Adjusted for inflation, the average price at the pump is right around where it has averaged over the past 85 years. And this is even with what I’m sure are much higher tax levels nowadays.

I am looking at a graph that shows the U.S. pump price average since 1918, all in “2001 dollars” (adjusted for inflation).

NUMBERS ADJUSTED FOR INFLATION: It was over $2 until around 1945, when it slowly slid to $1.60 in the early 1970’s. Then it shoots up to $2.70 or so in the early 1980’s (in the 1970’s, with the rationing of gas and all, the price was still right around $2).

From the late '80’s to 2001, it was in the $1.50 to $1.75 range.

Yes gas was 31 cents in 1959…and is over 6 times as much today. Guess what, the average consumer price index is up a little over 6 times since 1959.

What people are reacting to as “insane prices” are the big jump from the record lows of a few years ago. But these prices are about what people have been paying for most of the history of gas sales.

I’m paying $2 a gallon. About 65 cents of that is taxes. So for $1.35 oil is drilled, shipped, refined into gas, that is sent to a retailer, he marks it up a bit, and sells it for $1.35 plus tax.
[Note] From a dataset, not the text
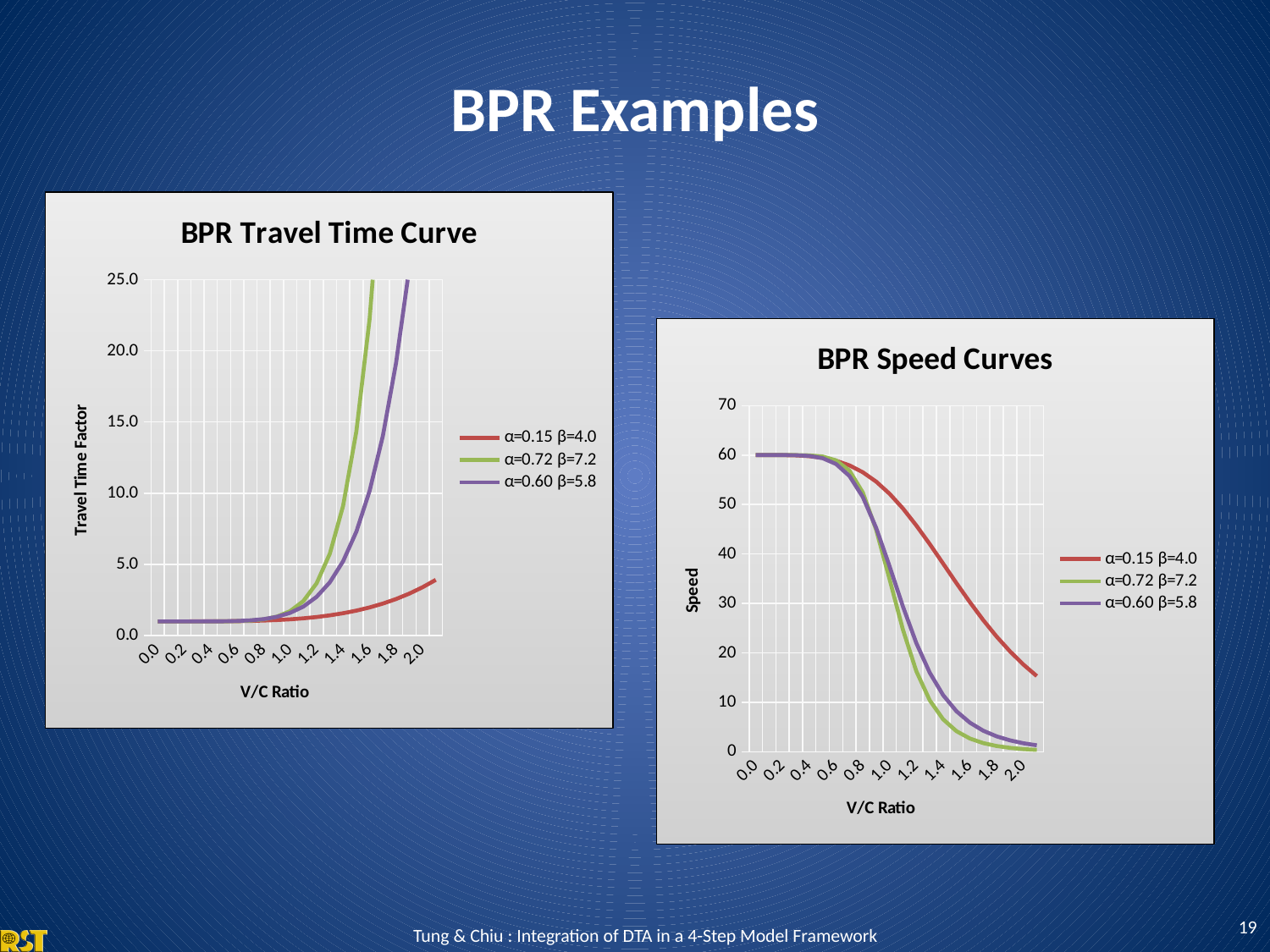
In the BPR Speed Curves chart, at V/C Ratio 1.6, which is larger: the α=0.15 β=4.0 series or the α=0.72 β=7.2 series? α=0.15 β=4.0 In the BPR Travel Time Curve chart, is the value of the α=0.15 β=4.0 series at V/C Ratio 2.0 greater or less than 5.0? less In the BPR Speed Curves chart, is the value of the α=0.15 β=4.0 series at V/C Ratio 2.0 greater or less than 10? greater What is the x-axis label of the BPR Travel Time Curve chart? V/C Ratio In the BPR Speed Curves chart, which series has the highest value at V/C Ratio 2.0? α=0.15 β=4.0 In the BPR Travel Time Curve chart, is the value of the α=0.72 β=7.2 series at V/C Ratio 1.6 greater or less than 20.0? greater In the BPR Speed Curves chart, do the values rise or fall as the V/C Ratio increases? fall In the BPR Travel Time Curve chart, do the values rise or fall as the V/C Ratio increases? rise How many series does the legend of the BPR Speed Curves chart list? 3 What kind of chart is the BPR Travel Time Curve chart? line chart What is the y-axis label of the BPR Speed Curves chart? Speed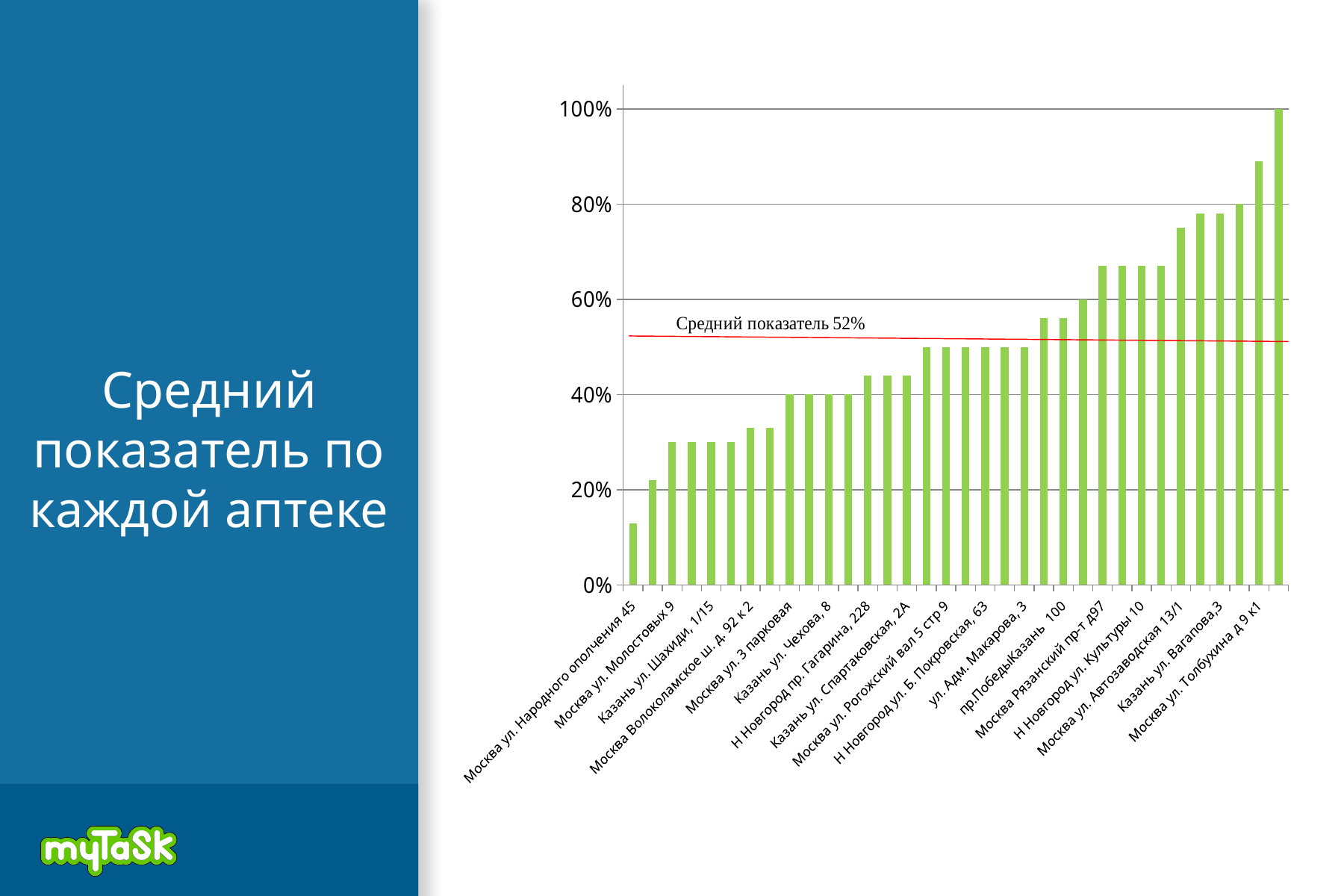
What is the value of the tallest bar on the chart? 100% What is the average value (Средний показатель) marked by the red line on the chart? 52% Do the bar values rise or fall from left to right along the x axis? rise Which pharmacy has the lowest value on the chart? Москва ул. Народного ополчения 45 Is the value for Казань ул. Вагапова,3 greater or less than 60%? greater Is the value for Москва ул. Толбухина д 9 к1 greater or less than 80%? greater Is the value for Н Новгород пр. Гагарина, 228 greater or less than 40%? greater What is the title of the slide? Средний показатель по каждой аптеке What kind of chart is shown on the slide? bar chart Which has a larger value: Москва ул. Толбухина д 9 к1 or Москва ул. Народного ополчения 45? Москва ул. Толбухина д 9 к1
There are so many reasons for what the price is today (OPEC, demand, regional gas blend requirements, etc. etc.)…but the resulting price today is about what we’ve paid over the past 80+ years.

What I’d like to know is why I’m paying over $3 for a gallon of milk, which comes from a cow within an hour of me.

The answer: drink less milk, its expensive (so you say), and it ain’t good for you at all. It is made for little calves, not grown hominids.